Objective: Evaluation of continuous cardiac output monitoring based on the esophageal Doppler in the critically ill.
Design: Prospective clinical investigation.
Setting: An intensive care unit of an University hospital.
Patients: Ten critically ill patients who needed pulmonary artery catheterization.
Measurements: Cardiac output was monitored continuously by a transesophageal Doppler device, consisting of an esophageal probe and a bedside microprocessor that calculated cardiac output using a new algorithm. Standard bolus thermodilution technique (10 ml of saline solution) was used to compare the continuous Doppler cardiac output measurement with the intermittent bolus measurement.

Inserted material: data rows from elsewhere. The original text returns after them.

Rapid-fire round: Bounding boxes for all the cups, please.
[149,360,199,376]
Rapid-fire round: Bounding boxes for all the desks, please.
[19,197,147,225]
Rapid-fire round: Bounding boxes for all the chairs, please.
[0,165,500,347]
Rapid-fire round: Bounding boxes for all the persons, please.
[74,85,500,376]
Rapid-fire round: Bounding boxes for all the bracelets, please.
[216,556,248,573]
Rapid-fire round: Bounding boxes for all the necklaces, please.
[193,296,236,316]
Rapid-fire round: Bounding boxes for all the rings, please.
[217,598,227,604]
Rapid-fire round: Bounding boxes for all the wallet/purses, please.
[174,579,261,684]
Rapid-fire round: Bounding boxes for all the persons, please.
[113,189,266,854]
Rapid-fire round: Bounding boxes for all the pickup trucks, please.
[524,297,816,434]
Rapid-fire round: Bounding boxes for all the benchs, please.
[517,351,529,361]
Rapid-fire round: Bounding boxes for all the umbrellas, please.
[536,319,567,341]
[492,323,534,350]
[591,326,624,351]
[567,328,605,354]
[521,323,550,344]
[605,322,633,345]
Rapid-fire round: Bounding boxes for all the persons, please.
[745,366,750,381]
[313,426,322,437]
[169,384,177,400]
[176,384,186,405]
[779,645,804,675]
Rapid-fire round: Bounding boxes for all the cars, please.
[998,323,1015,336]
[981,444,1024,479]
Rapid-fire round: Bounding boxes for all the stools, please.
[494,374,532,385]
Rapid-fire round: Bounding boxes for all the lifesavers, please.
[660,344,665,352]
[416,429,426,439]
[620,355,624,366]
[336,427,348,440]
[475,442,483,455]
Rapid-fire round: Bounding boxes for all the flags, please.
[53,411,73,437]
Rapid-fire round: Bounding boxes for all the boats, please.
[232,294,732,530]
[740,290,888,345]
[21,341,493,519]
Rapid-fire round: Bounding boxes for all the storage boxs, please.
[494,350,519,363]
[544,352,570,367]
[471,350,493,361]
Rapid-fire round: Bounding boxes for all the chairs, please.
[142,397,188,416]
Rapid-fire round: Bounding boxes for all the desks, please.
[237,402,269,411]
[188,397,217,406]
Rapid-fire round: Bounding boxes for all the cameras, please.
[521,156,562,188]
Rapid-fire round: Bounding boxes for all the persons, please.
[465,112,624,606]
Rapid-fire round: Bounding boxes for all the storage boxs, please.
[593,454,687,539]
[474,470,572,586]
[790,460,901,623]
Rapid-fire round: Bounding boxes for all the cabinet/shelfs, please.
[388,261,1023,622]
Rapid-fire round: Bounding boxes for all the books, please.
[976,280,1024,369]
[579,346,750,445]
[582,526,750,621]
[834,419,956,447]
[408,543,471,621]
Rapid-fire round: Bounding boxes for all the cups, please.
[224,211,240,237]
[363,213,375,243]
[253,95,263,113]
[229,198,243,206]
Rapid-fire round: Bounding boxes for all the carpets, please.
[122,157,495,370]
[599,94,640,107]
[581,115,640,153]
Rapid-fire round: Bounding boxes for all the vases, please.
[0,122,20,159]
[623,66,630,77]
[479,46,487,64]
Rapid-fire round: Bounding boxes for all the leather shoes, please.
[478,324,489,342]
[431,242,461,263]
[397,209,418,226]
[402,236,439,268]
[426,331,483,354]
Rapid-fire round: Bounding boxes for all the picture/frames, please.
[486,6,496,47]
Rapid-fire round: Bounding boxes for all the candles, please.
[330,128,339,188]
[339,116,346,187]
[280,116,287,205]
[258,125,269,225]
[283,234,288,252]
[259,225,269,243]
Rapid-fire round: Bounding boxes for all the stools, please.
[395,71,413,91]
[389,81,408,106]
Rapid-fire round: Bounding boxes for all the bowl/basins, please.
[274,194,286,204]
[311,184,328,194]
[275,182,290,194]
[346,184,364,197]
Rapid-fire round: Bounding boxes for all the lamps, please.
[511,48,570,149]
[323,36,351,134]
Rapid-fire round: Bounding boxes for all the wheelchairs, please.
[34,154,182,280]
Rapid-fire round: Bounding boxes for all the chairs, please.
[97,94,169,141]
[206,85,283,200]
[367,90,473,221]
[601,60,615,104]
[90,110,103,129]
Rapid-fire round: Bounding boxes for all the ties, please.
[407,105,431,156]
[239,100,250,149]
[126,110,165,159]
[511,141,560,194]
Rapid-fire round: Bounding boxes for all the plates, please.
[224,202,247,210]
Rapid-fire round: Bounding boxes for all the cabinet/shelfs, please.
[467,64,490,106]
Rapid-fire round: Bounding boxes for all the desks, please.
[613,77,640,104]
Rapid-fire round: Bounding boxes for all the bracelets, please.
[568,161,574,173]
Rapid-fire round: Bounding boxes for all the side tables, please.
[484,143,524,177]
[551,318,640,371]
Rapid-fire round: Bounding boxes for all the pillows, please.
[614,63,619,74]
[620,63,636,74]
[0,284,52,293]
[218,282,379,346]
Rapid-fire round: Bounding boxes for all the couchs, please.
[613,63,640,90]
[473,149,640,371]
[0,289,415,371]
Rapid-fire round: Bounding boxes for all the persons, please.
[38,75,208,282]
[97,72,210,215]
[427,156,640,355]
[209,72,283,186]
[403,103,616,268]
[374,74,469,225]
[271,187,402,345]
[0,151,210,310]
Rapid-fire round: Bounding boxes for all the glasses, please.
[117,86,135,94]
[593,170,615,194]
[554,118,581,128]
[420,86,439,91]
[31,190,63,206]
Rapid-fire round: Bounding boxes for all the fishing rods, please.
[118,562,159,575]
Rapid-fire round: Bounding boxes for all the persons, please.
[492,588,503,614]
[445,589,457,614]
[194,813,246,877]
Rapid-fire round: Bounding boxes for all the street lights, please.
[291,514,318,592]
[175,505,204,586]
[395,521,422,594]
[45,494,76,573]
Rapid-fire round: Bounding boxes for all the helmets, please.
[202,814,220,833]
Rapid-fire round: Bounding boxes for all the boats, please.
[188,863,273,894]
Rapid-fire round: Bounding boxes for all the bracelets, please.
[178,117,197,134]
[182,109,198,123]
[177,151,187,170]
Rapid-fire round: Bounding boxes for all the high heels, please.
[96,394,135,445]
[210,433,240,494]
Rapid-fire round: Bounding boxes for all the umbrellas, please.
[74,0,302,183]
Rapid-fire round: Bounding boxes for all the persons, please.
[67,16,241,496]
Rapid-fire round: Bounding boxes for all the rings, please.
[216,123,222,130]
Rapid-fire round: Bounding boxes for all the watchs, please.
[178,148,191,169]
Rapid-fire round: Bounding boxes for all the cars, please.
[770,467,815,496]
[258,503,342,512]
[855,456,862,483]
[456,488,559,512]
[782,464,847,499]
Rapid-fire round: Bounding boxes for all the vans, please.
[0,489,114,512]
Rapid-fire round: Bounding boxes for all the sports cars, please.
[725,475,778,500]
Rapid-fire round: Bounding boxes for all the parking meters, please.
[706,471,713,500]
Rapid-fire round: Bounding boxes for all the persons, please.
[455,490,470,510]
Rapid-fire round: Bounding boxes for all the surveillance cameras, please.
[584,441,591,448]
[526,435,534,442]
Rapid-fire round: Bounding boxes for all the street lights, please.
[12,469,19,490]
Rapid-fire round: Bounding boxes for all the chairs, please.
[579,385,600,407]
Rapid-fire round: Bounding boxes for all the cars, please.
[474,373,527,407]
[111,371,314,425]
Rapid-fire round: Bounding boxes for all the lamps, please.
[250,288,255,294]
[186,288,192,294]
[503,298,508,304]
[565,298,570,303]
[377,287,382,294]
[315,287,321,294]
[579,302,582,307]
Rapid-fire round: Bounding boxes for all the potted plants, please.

Main results: A total of 50 pairs of intermittent (bolus) cardiac output and continuous (Doppler) cardiac output measurements were obtained from the 10 patients. The mean value of CO measured with TD was 5.81 +/- 0.83, while using esophageal Doppler was 5.84 +/- 0.81. The correlation coefficient of the two methods was r = 0.93. The Bland and Altman showed 95% of agreement limits as +0.52 and -0.64 L/min.
Conclusions: Continuous monitoring of cardiac output using esophageal Doppler has proven to be safe, accurate, and precise when compared with the standard intermittent bolus thermodilution technique. The continuous monitoring technique improves our armamentarium for more intensive monitoring of the critically ill patients.